Baixa representatividade
O país destaca-se negativamente na região da América Latina, em 22º lugar entre seus 25 vizinhos. De acordo com o Fórum Econômico Mundial, “a baixa taxa de participação feminina na força de trabalho, combinada com a persistência das desigualdades salariais e de renda, pesa no desempenho do país”. Mas é o poder político – ou falta dele – o maior obstáculo para o desempenho geral do Brasil.
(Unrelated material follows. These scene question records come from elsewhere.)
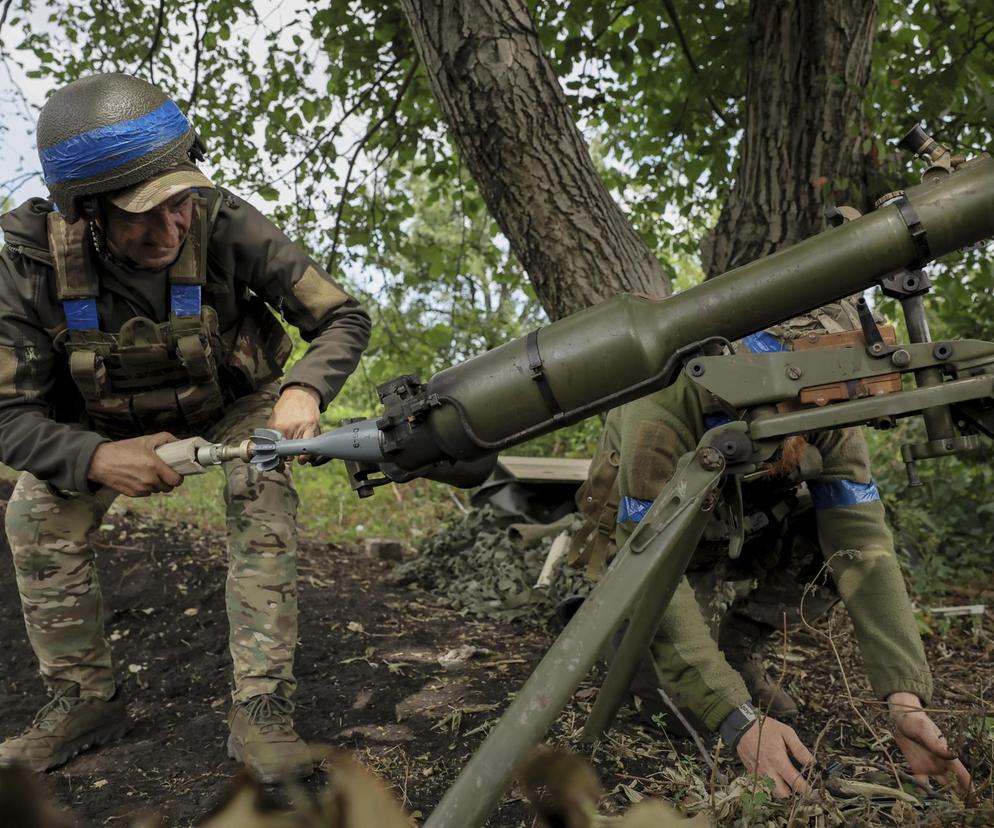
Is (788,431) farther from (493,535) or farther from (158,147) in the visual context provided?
(493,535)

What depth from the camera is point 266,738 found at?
2537mm

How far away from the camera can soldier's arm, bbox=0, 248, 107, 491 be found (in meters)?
2.49

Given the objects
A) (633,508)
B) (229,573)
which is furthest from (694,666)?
(229,573)

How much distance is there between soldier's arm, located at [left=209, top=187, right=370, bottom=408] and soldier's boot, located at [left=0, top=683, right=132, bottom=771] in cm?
128

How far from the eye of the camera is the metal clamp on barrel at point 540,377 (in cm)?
189

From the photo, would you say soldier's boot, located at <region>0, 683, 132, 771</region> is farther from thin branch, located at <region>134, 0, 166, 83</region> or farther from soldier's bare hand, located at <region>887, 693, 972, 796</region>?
thin branch, located at <region>134, 0, 166, 83</region>

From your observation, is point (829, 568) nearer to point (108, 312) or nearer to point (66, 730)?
point (108, 312)

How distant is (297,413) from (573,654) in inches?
45.3

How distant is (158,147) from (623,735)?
215 cm

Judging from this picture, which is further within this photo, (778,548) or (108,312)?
(778,548)

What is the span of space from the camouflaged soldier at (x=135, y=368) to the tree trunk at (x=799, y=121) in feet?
6.03

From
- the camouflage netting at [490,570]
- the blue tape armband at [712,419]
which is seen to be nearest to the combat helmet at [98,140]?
the blue tape armband at [712,419]

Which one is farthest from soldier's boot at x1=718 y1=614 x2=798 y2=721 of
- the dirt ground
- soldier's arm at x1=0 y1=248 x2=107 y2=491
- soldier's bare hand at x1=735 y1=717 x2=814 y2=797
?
soldier's arm at x1=0 y1=248 x2=107 y2=491

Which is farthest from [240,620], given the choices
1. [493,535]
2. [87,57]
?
[87,57]
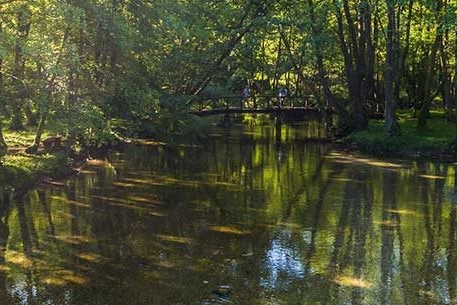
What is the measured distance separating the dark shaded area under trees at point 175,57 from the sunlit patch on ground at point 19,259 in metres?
4.89

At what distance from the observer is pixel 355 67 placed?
30.4 m

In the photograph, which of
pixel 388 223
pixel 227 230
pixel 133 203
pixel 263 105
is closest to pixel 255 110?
pixel 263 105

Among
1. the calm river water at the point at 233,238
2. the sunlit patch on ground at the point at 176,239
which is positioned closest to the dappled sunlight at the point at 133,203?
the calm river water at the point at 233,238


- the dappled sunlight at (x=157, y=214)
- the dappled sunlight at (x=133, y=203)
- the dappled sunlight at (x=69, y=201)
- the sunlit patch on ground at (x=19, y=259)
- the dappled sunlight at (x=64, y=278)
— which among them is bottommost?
the dappled sunlight at (x=64, y=278)

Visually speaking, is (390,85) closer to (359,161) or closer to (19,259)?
(359,161)

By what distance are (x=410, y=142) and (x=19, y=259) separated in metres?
Result: 19.5

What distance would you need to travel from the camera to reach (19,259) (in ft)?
33.9

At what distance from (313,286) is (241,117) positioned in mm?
42435

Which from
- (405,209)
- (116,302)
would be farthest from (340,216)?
(116,302)

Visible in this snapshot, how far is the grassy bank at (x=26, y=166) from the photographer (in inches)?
632

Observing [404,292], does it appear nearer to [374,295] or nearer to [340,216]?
[374,295]

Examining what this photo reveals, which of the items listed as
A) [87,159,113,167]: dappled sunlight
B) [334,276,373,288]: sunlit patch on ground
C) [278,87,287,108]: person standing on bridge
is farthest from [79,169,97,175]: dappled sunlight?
[278,87,287,108]: person standing on bridge

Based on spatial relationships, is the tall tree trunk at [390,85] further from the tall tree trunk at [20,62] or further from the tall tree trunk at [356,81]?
the tall tree trunk at [20,62]

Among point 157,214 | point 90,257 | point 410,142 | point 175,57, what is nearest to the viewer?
point 90,257
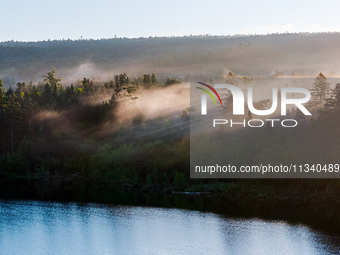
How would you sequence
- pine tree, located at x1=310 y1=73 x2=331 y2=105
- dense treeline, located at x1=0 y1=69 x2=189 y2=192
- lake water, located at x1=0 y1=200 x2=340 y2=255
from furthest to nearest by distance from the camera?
1. pine tree, located at x1=310 y1=73 x2=331 y2=105
2. dense treeline, located at x1=0 y1=69 x2=189 y2=192
3. lake water, located at x1=0 y1=200 x2=340 y2=255

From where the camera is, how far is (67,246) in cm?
4362

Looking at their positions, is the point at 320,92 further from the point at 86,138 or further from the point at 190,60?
the point at 190,60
Enquanto mais da metade da população do país é feminina, há apenas duas mulheres no gabinete de 23 membros do presidente Jair Bolsonaro (122º no ranking mundial) e só 18% dos membros do Congresso são mulheres (114º no ranking mundial).
“A subrepresentação feminina na política prejudica políticas públicas voltadas para o direito das mulheres”, diz Beatriz Sanchez, cientista política doutoranda da Universidade de São Paulo (USP). “Enquanto muitos países latino-americanos têm um sistema eleitoral de lista fechada, com alternância de gênero, continuamos com um sistema de lista aberta, o que significa que mulheres precisam concorrer por conta própria dentro de seus partidos”, explica.
Embora o Tribunal Superior Eleitoral tenha determinado que 30% dos fundos destinados ao financiamento de campanha de cada legenda seja destinado a candidaturas femininas, é um desafio garantir que suas campanhas apareçam tanto quanto as masculinas. Para Sanchez, o sistema de lista fechada asseguraria a participação política das mulheres.
Problema escancarado
Neste ano, devido à pandemia de coronavírus, a desigualdade entre homens e mulheres ficou ainda mais evidente. As denúncias de violência contra a mulher dispararam – em abril, quando o isolamento social durava mais de um mês, as ligações ao 180 aumentaram 40% em relação ao mesmo mês de 2019, segundo o Ministério da Família, da Mulher e dos Direitos Humanos.
Além disso, o papel de cuidadora ainda atribuído à mulher foi exacerbado devido ao fechamento de creches e escolas, obrigando muitas mães e guardiãs a trabalharem de casa cuidando de crianças, ou até abandonarem o trabalho para cumprir o papel.
Mesmo com o problema já existente agora escancarado, o progresso se dá a passos lentos. Para Sanchez, contudo, mesmo que o governo central não adote a pauta como bandeira, a pandemia pode tornar-se um catalisador de mudanças. “O espeço doméstico ganhou destaque, com colegas de trabalho adentrando as casas por meio de reuniões de vídeo, e a visibilidade da pauta aumentou”, diz. “Há mulheres em muitas outras frentes lutando por políticas públicas para atacar a desigualdade de gênero.”